(Exercise brief) From the first line to the last, copy the data below word for word.

(Data to use)
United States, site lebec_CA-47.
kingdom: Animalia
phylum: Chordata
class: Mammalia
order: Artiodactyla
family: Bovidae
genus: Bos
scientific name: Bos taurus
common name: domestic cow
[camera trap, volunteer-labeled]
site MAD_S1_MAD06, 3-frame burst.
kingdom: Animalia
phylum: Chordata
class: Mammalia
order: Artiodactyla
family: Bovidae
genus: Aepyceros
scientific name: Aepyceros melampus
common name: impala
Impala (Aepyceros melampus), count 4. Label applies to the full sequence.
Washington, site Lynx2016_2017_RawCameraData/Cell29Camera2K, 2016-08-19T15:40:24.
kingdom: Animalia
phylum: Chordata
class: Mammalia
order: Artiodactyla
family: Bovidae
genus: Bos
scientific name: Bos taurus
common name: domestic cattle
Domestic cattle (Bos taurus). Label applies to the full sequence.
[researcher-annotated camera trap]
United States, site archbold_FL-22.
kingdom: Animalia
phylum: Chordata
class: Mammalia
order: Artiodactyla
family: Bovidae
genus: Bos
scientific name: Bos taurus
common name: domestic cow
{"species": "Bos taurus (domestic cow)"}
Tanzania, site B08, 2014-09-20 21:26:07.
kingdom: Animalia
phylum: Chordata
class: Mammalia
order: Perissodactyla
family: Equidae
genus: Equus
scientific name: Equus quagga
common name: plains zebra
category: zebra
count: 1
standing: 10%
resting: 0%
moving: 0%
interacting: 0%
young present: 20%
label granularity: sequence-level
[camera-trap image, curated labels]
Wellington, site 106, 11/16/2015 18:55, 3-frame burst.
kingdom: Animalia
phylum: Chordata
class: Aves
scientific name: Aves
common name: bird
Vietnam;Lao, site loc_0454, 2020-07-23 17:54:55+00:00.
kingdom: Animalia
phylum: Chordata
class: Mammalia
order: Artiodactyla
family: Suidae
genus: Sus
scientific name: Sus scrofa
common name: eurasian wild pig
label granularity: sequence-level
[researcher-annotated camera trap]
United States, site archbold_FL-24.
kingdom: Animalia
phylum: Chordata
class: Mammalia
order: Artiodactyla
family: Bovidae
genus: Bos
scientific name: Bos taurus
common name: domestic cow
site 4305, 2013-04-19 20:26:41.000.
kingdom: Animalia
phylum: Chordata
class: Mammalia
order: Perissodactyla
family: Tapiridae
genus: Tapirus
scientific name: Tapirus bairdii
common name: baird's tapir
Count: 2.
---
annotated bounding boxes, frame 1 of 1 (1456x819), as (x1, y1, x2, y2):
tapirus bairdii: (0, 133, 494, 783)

(Task output)
United States, site lebec_CA-47.
kingdom: Animalia
phylum: Chordata
class: Mammalia
order: Artiodactyla
family: Bovidae
genus: Bos
scientific name: Bos taurus
common name: domestic cow
[camera trap, volunteer-labeled]
site MAD_S1_MAD06, 3-frame burst.
kingdom: Animalia
phylum: Chordata
class: Mammalia
order: Artiodactyla
family: Bovidae
genus: Aepyceros
scientific name: Aepyceros melampus
common name: impala
Impala (Aepyceros melampus), count 4. Label applies to the full sequence.
Washington, site Lynx2016_2017_RawCameraData/Cell29Camera2K, 2016-08-19T15:40:24.
kingdom: Animalia
phylum: Chordata
class: Mammalia
order: Artiodactyla
family: Bovidae
genus: Bos
scientific name: Bos taurus
common name: domestic cattle
Domestic cattle (Bos taurus). Label applies to the full sequence.
[researcher-annotated camera trap]
United States, site archbold_FL-22.
kingdom: Animalia
phylum: Chordata
class: Mammalia
order: Artiodactyla
family: Bovidae
genus: Bos
scientific name: Bos taurus
common name: domestic cow
{"species": "Bos taurus (domestic cow)"}
Tanzania, site B08, 2014-09-20 21:26:07.
kingdom: Animalia
phylum: Chordata
class: Mammalia
order: Perissodactyla
family: Equidae
genus: Equus
scientific name: Equus quagga
common name: plains zebra
category: zebra
count: 1
standing: 10%
resting: 0%
moving: 0%
interacting: 0%
young present: 20%
label granularity: sequence-level
[camera-trap image, curated labels]
Wellington, site 106, 11/16/2015 18:55, 3-frame burst.
kingdom: Animalia
phylum: Chordata
class: Aves
scientific name: Aves
common name: bird
Vietnam;Lao, site loc_0454, 2020-07-23 17:54:55+00:00.
kingdom: Animalia
phylum: Chordata
class: Mammalia
order: Artiodactyla
family: Suidae
genus: Sus
scientific name: Sus scrofa
common name: eurasian wild pig
label granularity: sequence-level
[researcher-annotated camera trap]
United States, site archbold_FL-24.
kingdom: Animalia
phylum: Chordata
class: Mammalia
order: Artiodactyla
family: Bovidae
genus: Bos
scientific name: Bos taurus
common name: domestic cow
site 4305, 2013-04-19 20:26:41.000.
kingdom: Animalia
phylum: Chordata
class: Mammalia
order: Perissodactyla
family: Tapiridae
genus: Tapirus
scientific name: Tapirus bairdii
common name: baird's tapir
Count: 2.
---
annotated bounding boxes, frame 1 of 1 (1456x819), as (x1, y1, x2, y2):
tapirus bairdii: (0, 133, 494, 783)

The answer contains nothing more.